Texto mostrado =
--------

Junto al antiguo Real Monasterio de San Jerónimo, fundado en 1408 por fray Vasco de Sousa, un monje venido de Portugal, con el mecenazgo de doña Inés Martínez de Pontevedra, la marquesa del Mérito heredó no solo una joya arquitectónica sino la implícita responsabilidad de continuar restaurándola y mantenerla. Una ardua tarea iniciada con amor y esfuerzo por sus abuelos, José María López de Carrizosa y Garvey --que a su condición de aristócrata unía la de bodeguero-- y la esposa de este, Carmen Martel y Arteaga Fernández de Córdoba. Se cuenta que se debe al entusiasmo de esta noble cordobesa, enamorada del lugar por las excursiones que había hecho con su padre, la compra en 1912 del monasterio o, mejor dicho, de las ruinas que de él quedaban.

--¿Le ha pesado en algún momento el 'encargo' recibido?

--No, pero siempre hay cosas que arreglar. Nos han ayudado buenos amigos y artesanos colaboradores a los que estamos agradecidos. A papá le encantaba este sitio, lo que más le divertía era venir con la familia.

--¿Y también le gustaba a su abuelo, un jerezano que nada había tenido que ver con Córdoba hasta que compró San Jerónimo de Valparaíso?

--------

Datos aportados =
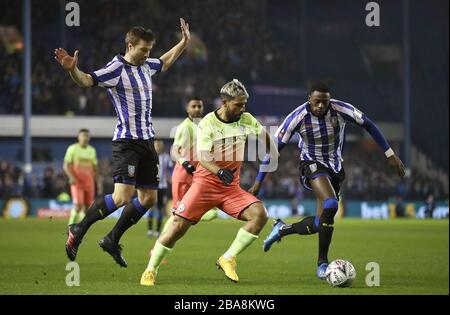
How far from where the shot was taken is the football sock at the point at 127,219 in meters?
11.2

--------

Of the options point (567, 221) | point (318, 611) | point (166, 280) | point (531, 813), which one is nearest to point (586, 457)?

--------

Tarea 1 = Indica si cada afirmación concuerda con el texto sobre el monasterio de San Jerónimo y responde con sí o no, citando literalmente las palabras del texto que lo deciden. (a) El monasterio fue fundado en 1408 por fray Vasco de Sousa. (b) En 1912 se compró el monasterio en perfecto estado. (c) Según la entrevistada, a su padre lo que más le divertía era venir con la familia.
Tarea 2 = Continúa el texto sobre el monasterio de San Jerónimo a partir del punto en que termina.
El listado procede de una fuente distinta a la del texto sobre el monasterio de San Jerónimo.

Respuesta esperada 1 =
(a) Sí: «fundado en 1408 por fray Vasco de Sousa».
(b) No: «o, mejor dicho, de las ruinas que de él quedaban».
(c) Sí: «lo que más le divertía era venir con la familia».

Respuesta esperada 2 =
--Se tomó muchísimo trabajo. Se habla siempre de la abuela pero el abuelo se encargó de todo lo técnico, de la construcción, de traer la electricidad... En el año 1912 esto era un esqueleto, una ruina; no quedaba nada dentro, ni un mueble, ni un cuadro, ni un plato. Y había habido iglesia, huerta, taller, biblioteca, cocina, hospedería para 60 personas y hospital. No había puertas ni ventanas, y llovía dentro. Estuvo 70 años vacío y el deterioro fue muy deprisa. No había ni vegetación, aunque luego creció rápidamente.

--Total, que fue partir de cero.

--Peor que de cero, porque es más fácil hacer algo nuevo desde los cimientos que arreglar una piedra por aquí, otra por allí. A mi abuela le divertía muchísimo el arreglo, corrió por toda Europa buscando muebles y adornos. Y en cinco años los trabajos estaban muy avanzados. Mi tía se casó aquí en el año 17. No llegué a conocer a mi abuela, pero dicen que era muy graciosa. La nombraron académica en 1924 por su labor en bien de la ciudad.

--Y usted, la tercera generación, ¿qué impronta dejará?

--Pues la consolidación de todo ello, sin nosotros se hubiera vuelto a caer --ríe de nuevo--. Hay que ir renovando siempre la decoración, las telas, las piedras... La torre de la iglesia se acaba de restaurar y ahora estamos con la cúpula. Hay que ir trotando de un lado a otro para ver qué falta.